■ Выбранный отрывок ■

--------------------------------

Корреспондент "Огонька" побывала в национальном парке "Мещера" — там, где горят лес и торфяники. Придет ли в этом году дым от них в большие города?
— Пожар, огонь!.. Что, интересно вам?..— Серега, водитель муромской пожарной машины, дразня, оттопыривает уши.— Треск слышите?
Я стою в эпицентре одного из 186 очагов природных пожаров, которые, по официальной сводке МЧС, возникли в России как раз накануне ее официального праздника — дня 12 июня. От корней сосен идет дым, а только что потушенные пни загораются снова. Тлеет лесная подстилка, пахнет русской баней.
— Думаете, от пожара треск? А вот я думаю, что у меня в животе. Две недели на тушенке! Сегодня должны были домой ехать — отвоевали свое. И вот тебе, домой.
Показывая, куда перетягивать пожарный рукав, Серега делает уйму лихих жестов и даже пританцовывает от нетерпения. Пожарным хочется домой — прочь из "сводного отряда" МЧС, который направили для помощи национальному парку "Мещера" во Владимирской области. Пять пожарных отрядов — из Владимира, Мурома и других городов — все 14 дней выезжали тушить лес и торф, теперь ждут сменщиков.

--------------------------------

■ Фрагмент набора данных ■
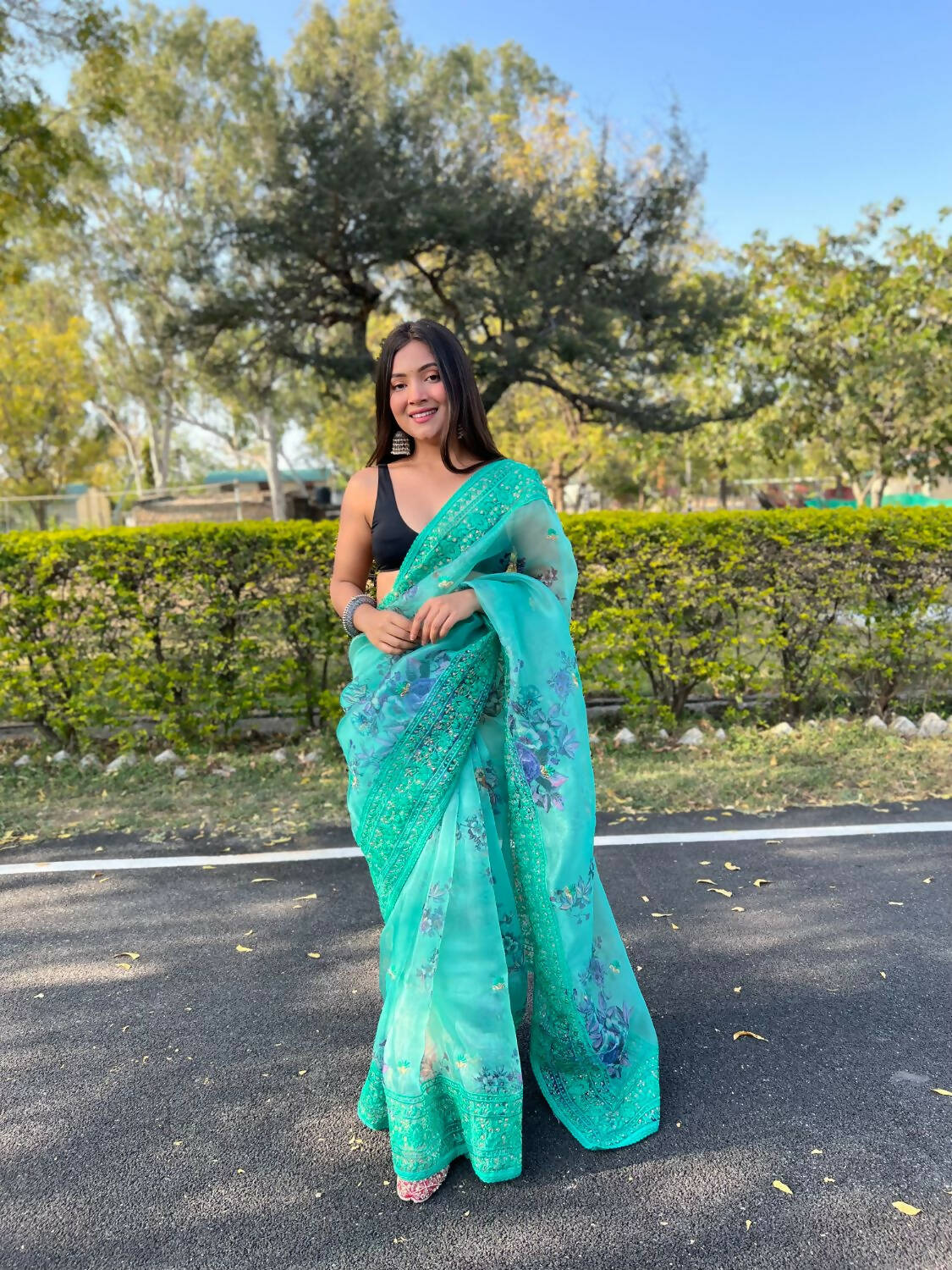 Vastrasky Sea Green Organza Saree - Distacart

--------------------------------

■ Задания ■
A – Переведите на английский язык предложение из репортажа о пожарах в «Мещере»: «Тлеет лесная подстилка, пахнет русской баней.»
B – Ответьте на вопросы по репортажу о пожарах в «Мещере»:
(i) Сколько очагов природных пожаров возникло в России накануне 12 июня по официальной сводке МЧС?
(ii) В какой области находится национальный парк «Мещера»?
(iii) Сколько дней пожарные сводного отряда выезжали тушить лес и торф?
C – Подхватите репортаж о пожарах в национальном парке «Мещера» и продолжите его после последнего приведенного предложения.

■ Ответы к заданиям ■
A – The forest litter is smoldering, and it smells like a Russian bathhouse.

B –
(i) 186 очагов.
(ii) Во Владимирской области.
(iii) 14 дней.

C –
Тут же, в 76-м квартале мещерского леса, стоит дирекция парка. Ее сменить некому, разве что уволят. Поэтому "мещерские", не в пример отчаянно-веселым эмчеэсникам, угрюмы.
— У нас одна пожарная машина, один трактор. Правда, тракторист хороший, непьющий,— рассказывает о своих оперативных возможностях рослый и моложавый Сергей Теплухов, и.о. директора парка (прошлого директора пожары, как видно, подкосили).— Есть еще помпы, пилы — это понятно. И где-то 45 человек в штате. Ну а гектаров у нас, сами понимаете, 117 тысяч...
Мещерская пожарная машина тоже здесь, приехала первой. Вокруг нее суетятся работники парка. Непрофессиональные пожарные, они путаются в рукавах, крепежах и прочей фурнитуре.
— Дай мне наган!
— Это не пистолет, это называется по-научному ствол. Что вы как деревня.
— Я и говорю, наган. Мы лес тушим или разговоры разговариваем? — получив искомый конец рукава, местный работник еще долго смотрится в его жерло, ожидая подачи воды.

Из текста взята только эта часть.